We believe and understand today that, in the Divine Economy, Zion Methodism is to make disciples of all persons throughout the earth, to bring good news to the poor, to proclaim release to the captive, recovery of sight to the blind, to let the oppressed go free and to proclaim the Year of the Lord’s favor. We are to continue this mission until Christ, God’s Son, shall come again.
Mission Statement
The mission of The African Methodist Episcopal Zion Church is to increase our love for God and to help meet the needs of humankind by “Loving God with all our heart, with all our soul, and with our entire mind, and to love our neighbor as ourselves.” Implicit in this statement is the belief that the church should have a positive relationship to humankind horizontally. We also share in the mission of His Son Jesus Christ, in “healing the sick, helping the blind to receive sight, the lame to walk, the leper to be cleansed, the deaf to hear, the dead to be raised, and the poor to have the Good News preached to them.” – Luke 4:18.

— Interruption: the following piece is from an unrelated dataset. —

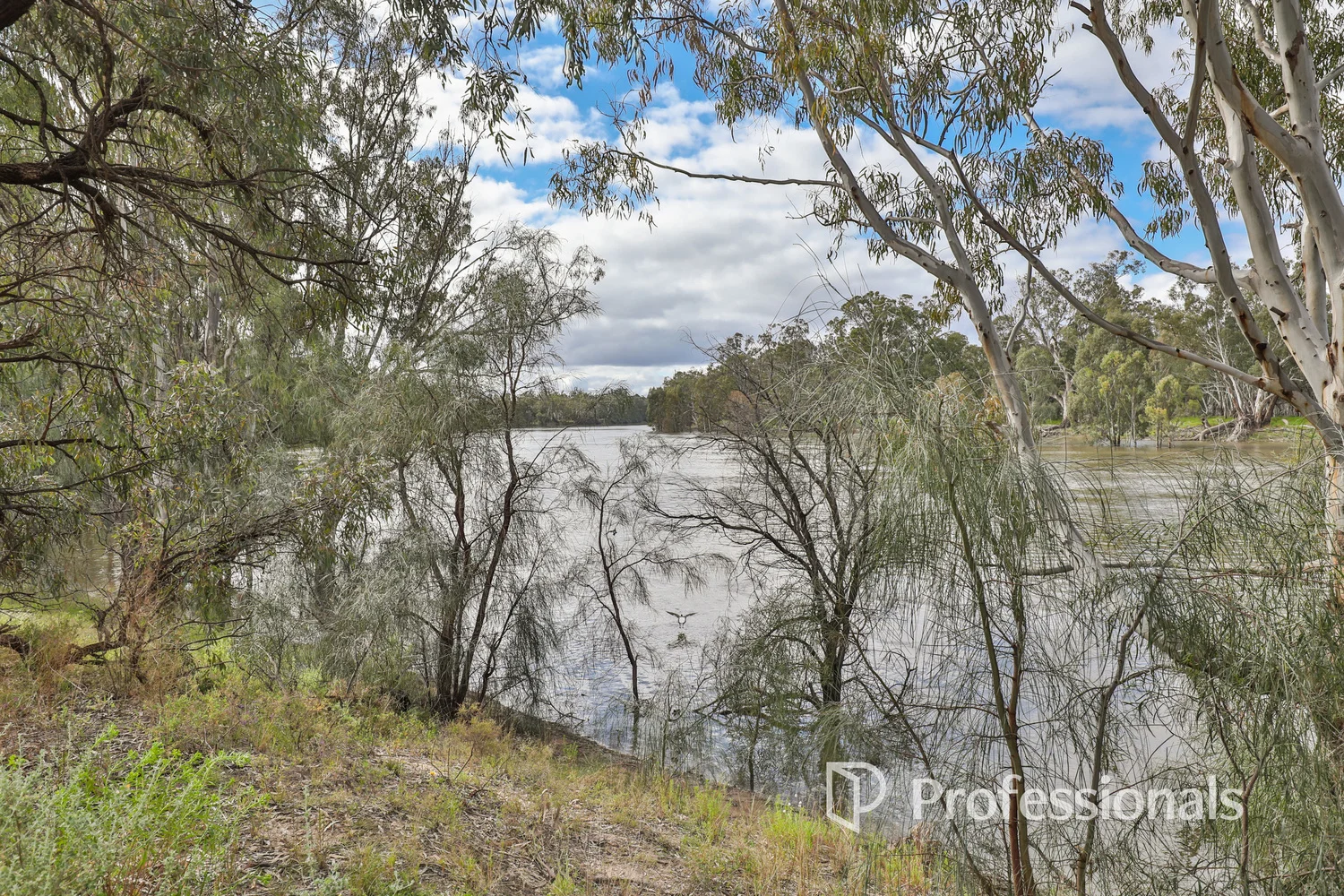 Additional image 24 of 45 Regent Drive, Colignan VIC 3494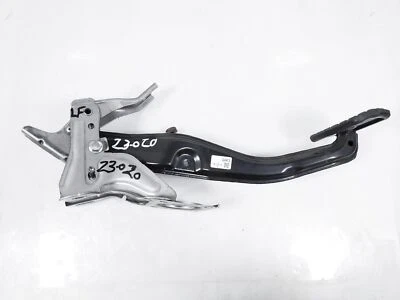 Mazda 6 Grand Touring 2016 2,5 L tracción delantera sedán 4 puertas pedal de freno Ghk3-43-300B Foto 1 de 4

We actualize this mission by praising God, by being obedient to the demands of the Gospel, by telling the story of God’s gracious acts in creating and redeeming the world, by inviting persons to commit their lives to Jesus Christ, and by serving as ministers of God’s liberating and reconciling grace.
Along with its emphasis on ministry and social change here in the United States, the denomination has focused much of its attention and energies on outreach abroad. To date, the AME Zion Church has member churches on all continents except Australia. In West Africa, in particular, the denomination has set up numerous schools and clinics throughout Ghana and Nigeria. The Church also has facilities in Liberia, though some of its main structures have been destroyed by civil war.
Overseas missions are a crucial component of the AME Zion Church's outreach, but the denomination believes in charity starting at home. That is why, over the years, several individual churches have implemented programs to help families to find low-income housing, jobs, financial planning assistance, health care and day care services. "Our concern is for the whole person," says Bishop Cecil Bishop, the (retired former) senior bishop of the AME Zion Church. "We have a holistic approach and a holistic gospel. We don't feel that we live in a kind of compartmentalized sense, but that life is a complete whole. So we have to be concerned about all of those amenities of life that help make up wholeness in an individual."
The outward person is important, but the primary focus of the AME Zion Church remains spirituality and "sharing the good news of the gospel," says the former senior bishop. As we, the AME Zion Church continues to expand and diversify its ministry, we also are preparing to lead an ever increasing youthful church body into the next century.